TASK DETAILS
Transcribe the newsletter article below in full, reproducing every word and punctuation mark without alteration.

TEXT EXCERPT
Thursday, November 3, 2016

From the November Focus newsletter:

All she did was take a drink of water...

By Rev. Tom Tuura
Pastor of Christ Lutheran Church
We are on a busy fall schedule, and I want to grab a subject that is just around the corner, and discuss it before it is consumed by the busy holidays of Thanksgiving and Christmas. Sandwiched in between is of course Reformation and also something called IDOP or International Day of Prayer for the Persecuted Church.
2017 is the 500th anniversary of the Protestant Reformation. We will be hearing much about that in the next year.
Last month we looked at a couple of “hot button” terms which are thrown around quite a bit, they were “evangelical” and “fundamental”. If you missed that article, I'd encourage you to go back and read it or request it. Not on purpose, the subject this month could be another term, “persecution”. Persecution is defined as hostility and ill-treatment, especially because of race or political or religious beliefs. Wikipedia.
Persecution is very similar to another hot button term we hear constantly today, discrimination. Both of these are relevant to our society because of their placement in our Constitution, (1st and 14th Amendments). Freedom of religion which is functionally or legally absent in places were persecution is taking place and of course discrimination which continues to universally affected our planet.
At home in the USA, Christian persecution has not been a problem in our nation as a whole since the ratification, legislation and rulings of our government. Certainly there have been cases that have been fought and won, and fought and lost. But even the cases lost such as the notable Supreme Court rulings of the early 60's, ruling that prayer and Bible study were illegal in the public schools though debated and disliked have not resulted in persecution—far from it.
Basically our debates have centered around two clauses in the First Amendment, called the establishment clause and the free exercise clause. Then there's Thomas Jefferson's famous “wall of separation” wording which isn't even in the Constitution.
In fact Christians in the USA have perhaps had the most unprecedented freedoms to worship, work and witness than at any time in the 2000 years of the church. That has not always been the case. We've had freedom of religion fights, which are serious, but very little rises to persecution--yet.

SUPPLIED MATERIAL

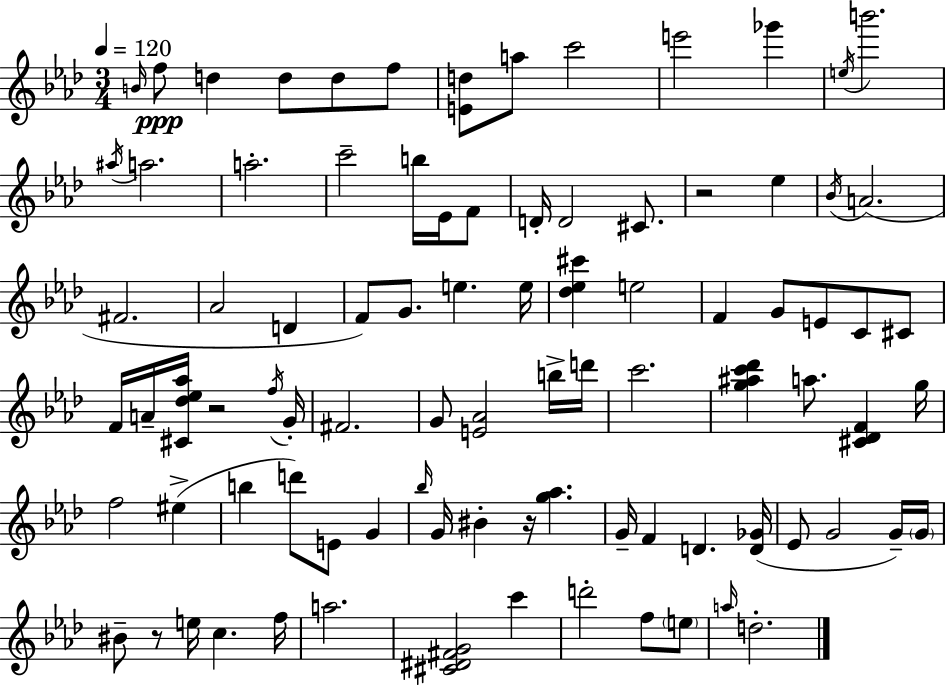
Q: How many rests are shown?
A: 4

SOLUTION TO THIS EXERCISE
Thursday, November 3, 2016

From the November Focus newsletter:

All she did was take a drink of water...

By Rev. Tom Tuura
Pastor of Christ Lutheran Church
We are on a busy fall schedule, and I want to grab a subject that is just around the corner, and discuss it before it is consumed by the busy holidays of Thanksgiving and Christmas. Sandwiched in between is of course Reformation and also something called IDOP or International Day of Prayer for the Persecuted Church.
2017 is the 500th anniversary of the Protestant Reformation. We will be hearing much about that in the next year.
Last month we looked at a couple of “hot button” terms which are thrown around quite a bit, they were “evangelical” and “fundamental”. If you missed that article, I'd encourage you to go back and read it or request it. Not on purpose, the subject this month could be another term, “persecution”. Persecution is defined as hostility and ill-treatment, especially because of race or political or religious beliefs. Wikipedia.
Persecution is very similar to another hot button term we hear constantly today, discrimination. Both of these are relevant to our society because of their placement in our Constitution, (1st and 14th Amendments). Freedom of religion which is functionally or legally absent in places were persecution is taking place and of course discrimination which continues to universally affected our planet.
At home in the USA, Christian persecution has not been a problem in our nation as a whole since the ratification, legislation and rulings of our government. Certainly there have been cases that have been fought and won, and fought and lost. But even the cases lost such as the notable Supreme Court rulings of the early 60's, ruling that prayer and Bible study were illegal in the public schools though debated and disliked have not resulted in persecution—far from it.
Basically our debates have centered around two clauses in the First Amendment, called the establishment clause and the free exercise clause. Then there's Thomas Jefferson's famous “wall of separation” wording which isn't even in the Constitution.
In fact Christians in the USA have perhaps had the most unprecedented freedoms to worship, work and witness than at any time in the 2000 years of the church. That has not always been the case. We've had freedom of religion fights, which are serious, but very little rises to persecution--yet.